EXERCISE REQUIREMENTS: Write the next part of the investing forum thread below, starting right after its last sentence.

Turning Cash into resources: Apple and Google are in the process of purchasing assets to begin development of a new era of cars (they don't think the big automakers are very innovative and I agree).  Apple bought a research company's entire line of car battery engineers and is being sued fby that company because Apple can own anybody they want.  The engineers for Apple prove they are in it to compete with Google for the self-drive, fuel independent automobile market.  

http://www.wired.com/2015/02/lawsuit-claims-apple-poaching-engineers-bu…

Google just leased the world's largest indoor hangar owned by NASA for the Shuttles (no longer in use) in Silicon Valley.  This purchase suggests Google needs massive amounts of manufacturing space (a new car plant).  

http://www.theverge.com/2014/11/10/7190057/nasa-leases-moffett-airfield…

Apple views it's only threat to world domination as Google, and visa versa.  The car and energy markets are some of the biggest in the world and these two companies mean to see results in 10 years and own them within 20-30 years.

 

Conclusion:  Buy Google and Apple stock, or those companies they will look to own!

Avoid: Competitors or competing substitutes: Woe be the car manufacturer that thinks they can go toe-to-toe with Apple and Google and won't see their market share and profits decline.  Oil is out as renewable energy is coming in.  

 

 

MoJo Rising

March 1st, 2015 at 10:19 AM ^

And invest in ALCOHOL!

or if you want a risky investment, invest in AMBS which seems to be the first bonafide company with a test to determine ALZHEIMERS via a blood test using among other interesting pipeline items like MANF, MS diagnostic, and long awaited skin replacement technology.

ca_prophet

March 1st, 2015 at 7:19 PM ^

Had good advice for picking specific companies and how to look at them to maximize the few advantages you have on the professionals. That said, mostly I'd echo what others have said. Stick to your plan, don't let emotions change your plan, decide on a goal and when you expect to want the money before you put the money somewhere. Don't trust us, do your homework, and most of all be patient. The dollar cost average into a no-load index fund is the simplest way to go - have a small amount tapped from each paycheck into your investment account and use that fixed amount to buy something with a low/zero transaction cost.

skwasha

March 1st, 2015 at 7:34 PM ^

I'm surprised more people haven't mentioned some of the newer, more tech-savvy options out there...

RECORDS SUPPLIED:
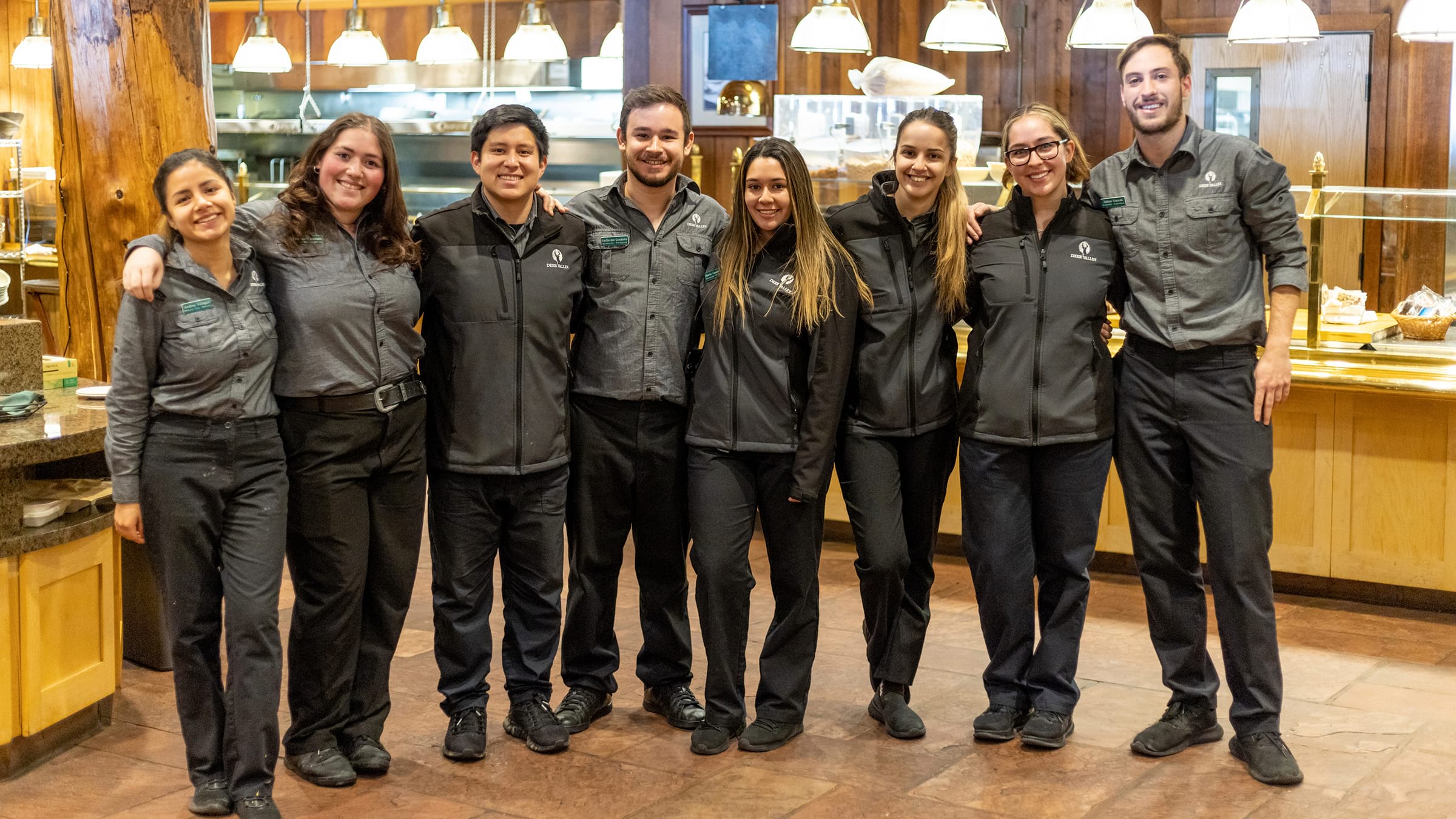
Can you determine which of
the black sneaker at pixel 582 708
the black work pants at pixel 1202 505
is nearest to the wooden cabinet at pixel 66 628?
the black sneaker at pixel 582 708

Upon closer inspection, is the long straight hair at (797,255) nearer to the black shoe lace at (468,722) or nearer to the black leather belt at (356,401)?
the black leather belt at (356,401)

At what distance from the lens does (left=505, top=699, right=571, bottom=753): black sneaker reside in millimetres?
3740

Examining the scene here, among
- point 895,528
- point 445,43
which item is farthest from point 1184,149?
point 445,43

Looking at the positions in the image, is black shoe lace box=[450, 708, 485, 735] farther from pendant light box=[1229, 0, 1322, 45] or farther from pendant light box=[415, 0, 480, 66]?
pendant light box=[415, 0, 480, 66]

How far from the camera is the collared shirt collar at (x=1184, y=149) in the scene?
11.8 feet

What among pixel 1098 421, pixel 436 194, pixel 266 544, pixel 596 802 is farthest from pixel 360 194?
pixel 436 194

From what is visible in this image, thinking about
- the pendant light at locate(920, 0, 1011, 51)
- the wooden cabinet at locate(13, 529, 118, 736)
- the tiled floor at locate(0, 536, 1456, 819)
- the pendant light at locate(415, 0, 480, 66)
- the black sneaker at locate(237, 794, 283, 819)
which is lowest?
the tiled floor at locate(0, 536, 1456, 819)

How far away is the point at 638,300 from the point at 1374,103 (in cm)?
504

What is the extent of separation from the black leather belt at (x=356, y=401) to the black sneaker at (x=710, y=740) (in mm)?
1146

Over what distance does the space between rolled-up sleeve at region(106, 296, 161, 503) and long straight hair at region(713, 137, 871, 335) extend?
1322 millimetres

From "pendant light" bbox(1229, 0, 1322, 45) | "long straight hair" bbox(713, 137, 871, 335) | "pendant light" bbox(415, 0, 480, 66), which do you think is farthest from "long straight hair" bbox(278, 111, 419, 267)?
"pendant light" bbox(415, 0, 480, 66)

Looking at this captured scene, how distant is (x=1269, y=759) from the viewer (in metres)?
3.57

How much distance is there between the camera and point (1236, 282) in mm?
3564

EXERCISE RESPONSE:
Lending Club and Prosper offer Peer to Peer lending. If you wouldn't require quick liquidity it's a pretty good way to be fairly protected from the market and still earn nice returns. You need to develop some strategies as to which loans you want to invest in. But there is lots of good advice and tools out there to help with that. Over the last 3 years I've earned a solid 12% annually.

Robo-Advisors such as Betterment and Wealthfront are another option. While an actual financial advisor will charge you 1% - 2% these services charge only a fraction of that. In fact I believe Wealthfront waives the fee for accounts under $15K. They basically use Modern Portfolio Theory to do asset allocation via a set of ETFs and other instruments (typically Vanguard offerings). You could do it yourself if you wanted to... the services just do all the legwork for you. So, it's more of a set it and forget it model. You won't seriously outperform the market with any of these. But hopefully, you'd be protected from downside as they would exit/re-allocate should things take a downturn.

If you feel like being a bit more hands on then something like Motif might be interesting. I saw it mentioned earlier. Basically, it allows you to own lots of stocks without having to actually pay for them individually. One downside, they don't do dividend reinvestment. But say you liked Companies Based in Michigan for some reason, you could build your own little mutual fund of sorts that was made up of those stocks. So, while more forgiving perhaps than owning a single stock, you'd still need to closely monitor the market and investments.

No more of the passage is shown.